Neither the allegations of plaintiffs' complaints nor any other submissions contained in the record before us suffice to set forth a claim that Pfizer fraudulently obtained the FDA approval on which it relies. The bare assertion that Pfizer engaged in deceptive marketing and other fraudulent and/or negligent conduct in the marketing of Lipitor without adequately disclosing health risks is [*5]insufficient to entitle plaintiffs to proceed with discovery on a claim of fraud in the agency approval process. Plaintiffs take the position that their complaints "implicitly" allege that Pfizer did not fully disclose Lipitor's dangerous side effects during the FDA approval process. These assertions and suggestions neither offer the requisite particularity for a fraud claim (see CPLR 3016 [b]) nor establish that the necessary{**58 AD3d at 144} facts are solely within Pfizer's knowledge and possession. Plaintiffs will not be allowed to use pretrial discovery as a fishing expedition when they cannot set forth a reliable factual basis for what amounts to, at best, mere suspicions (see Orix Credit Alliance v Hable Co., 256 AD2d 114, 116 [1998]).
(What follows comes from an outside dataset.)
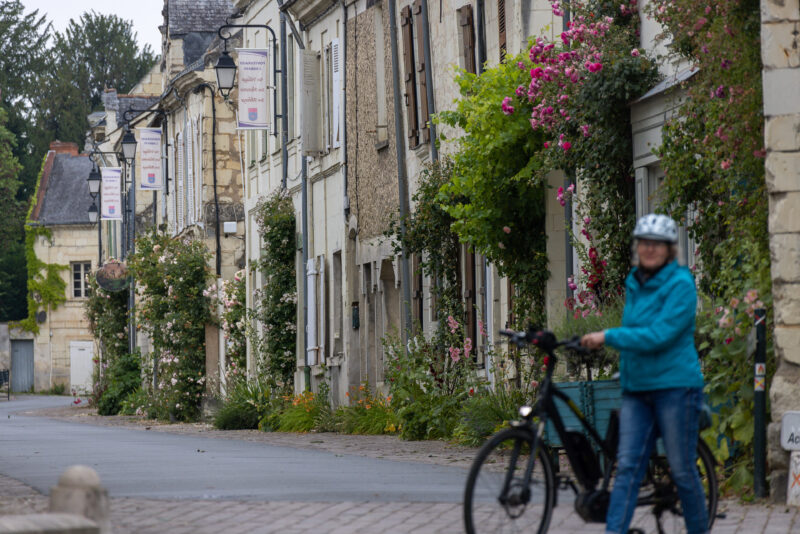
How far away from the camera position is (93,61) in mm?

Nor may plaintiffs rely on Desiano v Warner-Lambert & Co. (467 F3d 85 [2d Cir 2006], affd sub nom. Warner-Lambert Co., LLC v Kent, 552 US —, 128 S Ct 1168 [2008]) to justify their failure to plead fraud in the FDA approval process so as to raise the applicability of the exception to the Michigan immunity statute. Even though under Desiano plaintiffs may not have had reason to plead fraud in the FDA approval process before defendant raised the Michigan statute's immunity defense, that defense was raised in the underlying motions, and plaintiffs failed to interpose, either by amended pleading or in opposing submissions on the motion, factual assertions that would support the application of any exception to that defense (see Cole v Mandell Food Stores, 93 NY2d 34, 40 [1999]). Accordingly, we need not determine whether we agree with the Second Circuit's or the Sixth Circuit's analysis of the federal preemption issue (compare Garcia v Wyeth-Ayerst Labs., 385 F3d 961 [6th Cir 2004], with Desiano, 467 F3d 85 [2d Cir 2006]).

We have considered plaintiffs' remaining arguments and find them unavailing.

Accordingly, the orders of the Supreme Court, New York County (Martin Shulman, J.), entered March 22, 2007, which granted defendant's motions to dismiss the respective complaints, should be affirmed, without costs.

Sweeny, McGuire, Renwick and Freedman, JJ., concur.

Orders, Supreme Court, New York County, entered March 22, 2007, affirmed, without costs.